Again I do not know that I could have handled these thing well as a parent. I learn courage through their courageous acts. And I am pretty sure I would not have handled this well as a 12-year-old. There is so much security within the walls of a loving, protective home. When the grandkids are brave, I can be more brave in the things I face or may face in my life. I learn from them all the time.

These are just two examples of those who inspire me to be courageous. There is also James, always working hard and usually in pain as he does it. He just plows through in spite of the consequences physically sometimes. The sacrifices are almost always for someone else. There is also my brother, Steven, bravely enduring his cancer treatments that have been so difficult with his Steve Martin-like looks and sense of humor and a desire to lift the rest of us. That is courage that inspires me.

I have a mental list of those who inspire me to be better. You are probably on that list yourself. Who we eventually become has a lot to do with where we are looking. I am looking to God, and wonderful courageous and inspiring people that help me along my way, every day.

Do you ever think about who inspires you through their courageous living?

4 comments:

sistersusiesays said...

Hazie looks like she is enjoying her "adventure" to school. I know she must have had a great day!

It seems over the years more and more children are coming down with severe peanut allergies. I had noticed that when I was in teaching. It is good Spencer is trained to know his sysmtoms.

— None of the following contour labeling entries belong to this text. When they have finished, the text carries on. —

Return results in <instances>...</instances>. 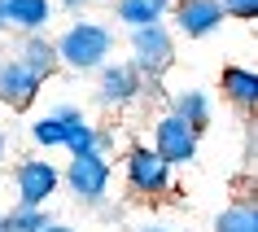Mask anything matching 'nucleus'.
<instances>
[{"label":"nucleus","instance_id":"1","mask_svg":"<svg viewBox=\"0 0 258 232\" xmlns=\"http://www.w3.org/2000/svg\"><path fill=\"white\" fill-rule=\"evenodd\" d=\"M53 53H57V66L75 70V75H96L105 62H114V27L79 18L53 40Z\"/></svg>","mask_w":258,"mask_h":232},{"label":"nucleus","instance_id":"2","mask_svg":"<svg viewBox=\"0 0 258 232\" xmlns=\"http://www.w3.org/2000/svg\"><path fill=\"white\" fill-rule=\"evenodd\" d=\"M31 140H35L40 149H66L70 158H75V153H92L96 149V123L79 105H57V109H48L44 119L31 123Z\"/></svg>","mask_w":258,"mask_h":232},{"label":"nucleus","instance_id":"3","mask_svg":"<svg viewBox=\"0 0 258 232\" xmlns=\"http://www.w3.org/2000/svg\"><path fill=\"white\" fill-rule=\"evenodd\" d=\"M127 48H132L127 62L140 70V79H145V83H158L166 70L175 66V31L166 27V22L127 31Z\"/></svg>","mask_w":258,"mask_h":232},{"label":"nucleus","instance_id":"4","mask_svg":"<svg viewBox=\"0 0 258 232\" xmlns=\"http://www.w3.org/2000/svg\"><path fill=\"white\" fill-rule=\"evenodd\" d=\"M109 180H114V166H109L105 153H75L61 171V184H66L83 206H101L109 193Z\"/></svg>","mask_w":258,"mask_h":232},{"label":"nucleus","instance_id":"5","mask_svg":"<svg viewBox=\"0 0 258 232\" xmlns=\"http://www.w3.org/2000/svg\"><path fill=\"white\" fill-rule=\"evenodd\" d=\"M122 171H127V193L132 197H162L171 193V166L149 149V145H132L127 158H122Z\"/></svg>","mask_w":258,"mask_h":232},{"label":"nucleus","instance_id":"6","mask_svg":"<svg viewBox=\"0 0 258 232\" xmlns=\"http://www.w3.org/2000/svg\"><path fill=\"white\" fill-rule=\"evenodd\" d=\"M14 189H18V206H31V210H44L48 197L61 189V171L48 158H22L14 166Z\"/></svg>","mask_w":258,"mask_h":232},{"label":"nucleus","instance_id":"7","mask_svg":"<svg viewBox=\"0 0 258 232\" xmlns=\"http://www.w3.org/2000/svg\"><path fill=\"white\" fill-rule=\"evenodd\" d=\"M197 140H202V136H197L192 127H184L175 114L166 109L162 119L153 123V145H149V149L158 153L171 171H175V166H188L192 158H197Z\"/></svg>","mask_w":258,"mask_h":232},{"label":"nucleus","instance_id":"8","mask_svg":"<svg viewBox=\"0 0 258 232\" xmlns=\"http://www.w3.org/2000/svg\"><path fill=\"white\" fill-rule=\"evenodd\" d=\"M96 96H101V105L122 109L145 96V79H140V70L132 62H105L96 70Z\"/></svg>","mask_w":258,"mask_h":232},{"label":"nucleus","instance_id":"9","mask_svg":"<svg viewBox=\"0 0 258 232\" xmlns=\"http://www.w3.org/2000/svg\"><path fill=\"white\" fill-rule=\"evenodd\" d=\"M44 79L40 75H31L18 57H0V105L22 114V109L35 105V96H40Z\"/></svg>","mask_w":258,"mask_h":232},{"label":"nucleus","instance_id":"10","mask_svg":"<svg viewBox=\"0 0 258 232\" xmlns=\"http://www.w3.org/2000/svg\"><path fill=\"white\" fill-rule=\"evenodd\" d=\"M171 18H175V31L184 40H206L223 27L219 0H171Z\"/></svg>","mask_w":258,"mask_h":232},{"label":"nucleus","instance_id":"11","mask_svg":"<svg viewBox=\"0 0 258 232\" xmlns=\"http://www.w3.org/2000/svg\"><path fill=\"white\" fill-rule=\"evenodd\" d=\"M53 0H0V27L18 35H44L53 22Z\"/></svg>","mask_w":258,"mask_h":232},{"label":"nucleus","instance_id":"12","mask_svg":"<svg viewBox=\"0 0 258 232\" xmlns=\"http://www.w3.org/2000/svg\"><path fill=\"white\" fill-rule=\"evenodd\" d=\"M171 114L202 136L206 127H210V119H215V105H210V96H206L202 88H184V92L171 96Z\"/></svg>","mask_w":258,"mask_h":232},{"label":"nucleus","instance_id":"13","mask_svg":"<svg viewBox=\"0 0 258 232\" xmlns=\"http://www.w3.org/2000/svg\"><path fill=\"white\" fill-rule=\"evenodd\" d=\"M18 62L31 70V75H40V79H53L57 70V53H53V40L48 35H22V44H18Z\"/></svg>","mask_w":258,"mask_h":232},{"label":"nucleus","instance_id":"14","mask_svg":"<svg viewBox=\"0 0 258 232\" xmlns=\"http://www.w3.org/2000/svg\"><path fill=\"white\" fill-rule=\"evenodd\" d=\"M114 5V18H118L127 31L136 27H153V22H162L171 14V0H109Z\"/></svg>","mask_w":258,"mask_h":232},{"label":"nucleus","instance_id":"15","mask_svg":"<svg viewBox=\"0 0 258 232\" xmlns=\"http://www.w3.org/2000/svg\"><path fill=\"white\" fill-rule=\"evenodd\" d=\"M219 92L228 96L232 105L249 109L258 101V75L249 66H223V75H219Z\"/></svg>","mask_w":258,"mask_h":232},{"label":"nucleus","instance_id":"16","mask_svg":"<svg viewBox=\"0 0 258 232\" xmlns=\"http://www.w3.org/2000/svg\"><path fill=\"white\" fill-rule=\"evenodd\" d=\"M210 232H258V202L241 197V202L223 206V210L215 215V228Z\"/></svg>","mask_w":258,"mask_h":232},{"label":"nucleus","instance_id":"17","mask_svg":"<svg viewBox=\"0 0 258 232\" xmlns=\"http://www.w3.org/2000/svg\"><path fill=\"white\" fill-rule=\"evenodd\" d=\"M5 219V232H44L48 223H57L48 210H31V206H14L9 215H0Z\"/></svg>","mask_w":258,"mask_h":232},{"label":"nucleus","instance_id":"18","mask_svg":"<svg viewBox=\"0 0 258 232\" xmlns=\"http://www.w3.org/2000/svg\"><path fill=\"white\" fill-rule=\"evenodd\" d=\"M223 18H236V22H254L258 18V0H219Z\"/></svg>","mask_w":258,"mask_h":232},{"label":"nucleus","instance_id":"19","mask_svg":"<svg viewBox=\"0 0 258 232\" xmlns=\"http://www.w3.org/2000/svg\"><path fill=\"white\" fill-rule=\"evenodd\" d=\"M53 5H61L66 14H83V9H92L96 0H53Z\"/></svg>","mask_w":258,"mask_h":232},{"label":"nucleus","instance_id":"20","mask_svg":"<svg viewBox=\"0 0 258 232\" xmlns=\"http://www.w3.org/2000/svg\"><path fill=\"white\" fill-rule=\"evenodd\" d=\"M5 153H9V132L0 127V166H5Z\"/></svg>","mask_w":258,"mask_h":232},{"label":"nucleus","instance_id":"21","mask_svg":"<svg viewBox=\"0 0 258 232\" xmlns=\"http://www.w3.org/2000/svg\"><path fill=\"white\" fill-rule=\"evenodd\" d=\"M136 232H175V228H166V223H145V228H136Z\"/></svg>","mask_w":258,"mask_h":232},{"label":"nucleus","instance_id":"22","mask_svg":"<svg viewBox=\"0 0 258 232\" xmlns=\"http://www.w3.org/2000/svg\"><path fill=\"white\" fill-rule=\"evenodd\" d=\"M44 232H75V228H70V223H48Z\"/></svg>","mask_w":258,"mask_h":232},{"label":"nucleus","instance_id":"23","mask_svg":"<svg viewBox=\"0 0 258 232\" xmlns=\"http://www.w3.org/2000/svg\"><path fill=\"white\" fill-rule=\"evenodd\" d=\"M0 232H5V219H0Z\"/></svg>","mask_w":258,"mask_h":232},{"label":"nucleus","instance_id":"24","mask_svg":"<svg viewBox=\"0 0 258 232\" xmlns=\"http://www.w3.org/2000/svg\"><path fill=\"white\" fill-rule=\"evenodd\" d=\"M0 31H5V27H0Z\"/></svg>","mask_w":258,"mask_h":232}]
</instances>
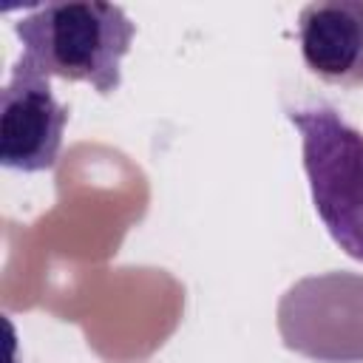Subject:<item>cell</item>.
Segmentation results:
<instances>
[{"mask_svg": "<svg viewBox=\"0 0 363 363\" xmlns=\"http://www.w3.org/2000/svg\"><path fill=\"white\" fill-rule=\"evenodd\" d=\"M68 122L48 77L17 60L0 91V164L17 173L54 170Z\"/></svg>", "mask_w": 363, "mask_h": 363, "instance_id": "cell-4", "label": "cell"}, {"mask_svg": "<svg viewBox=\"0 0 363 363\" xmlns=\"http://www.w3.org/2000/svg\"><path fill=\"white\" fill-rule=\"evenodd\" d=\"M303 65L335 88H363V0H318L298 14Z\"/></svg>", "mask_w": 363, "mask_h": 363, "instance_id": "cell-5", "label": "cell"}, {"mask_svg": "<svg viewBox=\"0 0 363 363\" xmlns=\"http://www.w3.org/2000/svg\"><path fill=\"white\" fill-rule=\"evenodd\" d=\"M286 116L301 136L320 224L349 258L363 261V130L326 102L298 105Z\"/></svg>", "mask_w": 363, "mask_h": 363, "instance_id": "cell-2", "label": "cell"}, {"mask_svg": "<svg viewBox=\"0 0 363 363\" xmlns=\"http://www.w3.org/2000/svg\"><path fill=\"white\" fill-rule=\"evenodd\" d=\"M289 352L318 363H363V275L332 269L295 281L278 301Z\"/></svg>", "mask_w": 363, "mask_h": 363, "instance_id": "cell-3", "label": "cell"}, {"mask_svg": "<svg viewBox=\"0 0 363 363\" xmlns=\"http://www.w3.org/2000/svg\"><path fill=\"white\" fill-rule=\"evenodd\" d=\"M23 45L20 60L43 77L88 82L108 96L122 85V60L136 26L122 6L102 0L45 3L14 23Z\"/></svg>", "mask_w": 363, "mask_h": 363, "instance_id": "cell-1", "label": "cell"}]
</instances>
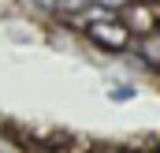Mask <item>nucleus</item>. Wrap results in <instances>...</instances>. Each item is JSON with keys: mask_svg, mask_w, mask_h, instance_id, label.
Returning <instances> with one entry per match:
<instances>
[{"mask_svg": "<svg viewBox=\"0 0 160 153\" xmlns=\"http://www.w3.org/2000/svg\"><path fill=\"white\" fill-rule=\"evenodd\" d=\"M116 19L130 30V38H134V41L153 38L157 26H160V4H157V0H130L123 11H116Z\"/></svg>", "mask_w": 160, "mask_h": 153, "instance_id": "obj_1", "label": "nucleus"}, {"mask_svg": "<svg viewBox=\"0 0 160 153\" xmlns=\"http://www.w3.org/2000/svg\"><path fill=\"white\" fill-rule=\"evenodd\" d=\"M86 41H93L97 49H108V52H123V49H130L134 38L116 15H104V19H89L86 23Z\"/></svg>", "mask_w": 160, "mask_h": 153, "instance_id": "obj_2", "label": "nucleus"}, {"mask_svg": "<svg viewBox=\"0 0 160 153\" xmlns=\"http://www.w3.org/2000/svg\"><path fill=\"white\" fill-rule=\"evenodd\" d=\"M134 45H138L142 64H149V67H157V71H160V34H153V38H142V41H134Z\"/></svg>", "mask_w": 160, "mask_h": 153, "instance_id": "obj_3", "label": "nucleus"}, {"mask_svg": "<svg viewBox=\"0 0 160 153\" xmlns=\"http://www.w3.org/2000/svg\"><path fill=\"white\" fill-rule=\"evenodd\" d=\"M56 11L60 15H78L82 11V19L93 11V0H56Z\"/></svg>", "mask_w": 160, "mask_h": 153, "instance_id": "obj_4", "label": "nucleus"}, {"mask_svg": "<svg viewBox=\"0 0 160 153\" xmlns=\"http://www.w3.org/2000/svg\"><path fill=\"white\" fill-rule=\"evenodd\" d=\"M0 153H30V150H26L19 138H11V135H4V131H0Z\"/></svg>", "mask_w": 160, "mask_h": 153, "instance_id": "obj_5", "label": "nucleus"}, {"mask_svg": "<svg viewBox=\"0 0 160 153\" xmlns=\"http://www.w3.org/2000/svg\"><path fill=\"white\" fill-rule=\"evenodd\" d=\"M93 4H97V8H104V11H112V15H116V11H123V8H127V4H130V0H93Z\"/></svg>", "mask_w": 160, "mask_h": 153, "instance_id": "obj_6", "label": "nucleus"}, {"mask_svg": "<svg viewBox=\"0 0 160 153\" xmlns=\"http://www.w3.org/2000/svg\"><path fill=\"white\" fill-rule=\"evenodd\" d=\"M127 97H134V86H116L112 90V101H127Z\"/></svg>", "mask_w": 160, "mask_h": 153, "instance_id": "obj_7", "label": "nucleus"}]
</instances>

I hope I didn't get your brother's name wrong. I had his name in my prayer journal as Steven. Is it James?

Love to you and yours,
Susan

LA Adams said...

What a wonderful family who is meeting life head on! Your children and grandchildren are always an inspiration and joy to me though I've never met any of them. Life is really sweet sometimes and watching the tender mercies of the Lord in the lives of others is awe inspiring. Thanks for the lift!

Marie Rayner said...

Bonnie, what a tremendously inspiring post. But then again, your posts always inspire me. I think we all have everyday heros. You are one of mine. I love all that you share with us. You inspire me to be a better me. That is what an every day hero is. I love all your thoughts about your family and the tender love that I see in your words. What a cutie pie that little Hazie is. I am sure she will charm the pants off of everyone at school, and can only imagine how scary it was to let her go. Spencer is a wonderful lad. How very frightening it must be to his parents to let him out into the wide world as well. Their diligence will hopefully keep him safe. Our Heavenly Father is diligent as well. He has sent us here with all that we need to help get us through. We just have to make the right choices as must Spencer and little Hazie. Wonderful thoughts Bonnie. Just wonderful. Oh how wonderful too is the thought that you and Jim might be able to visit us one day and allow us to show you Wales! What part of Wales are your ancestors from? How very exciting! Love and hugs, xxoo

Neabear said...

Letting go even for a little bit is hard. It does get easier, but never that easy. I used to work with special education children for 12 years. I am sure I would have loved have Hazie in the class I worked in as an instructional aide. People tell me I have a lot of patience, I think it comes from working with these special angels, because indeed a lot of patience is needed at time.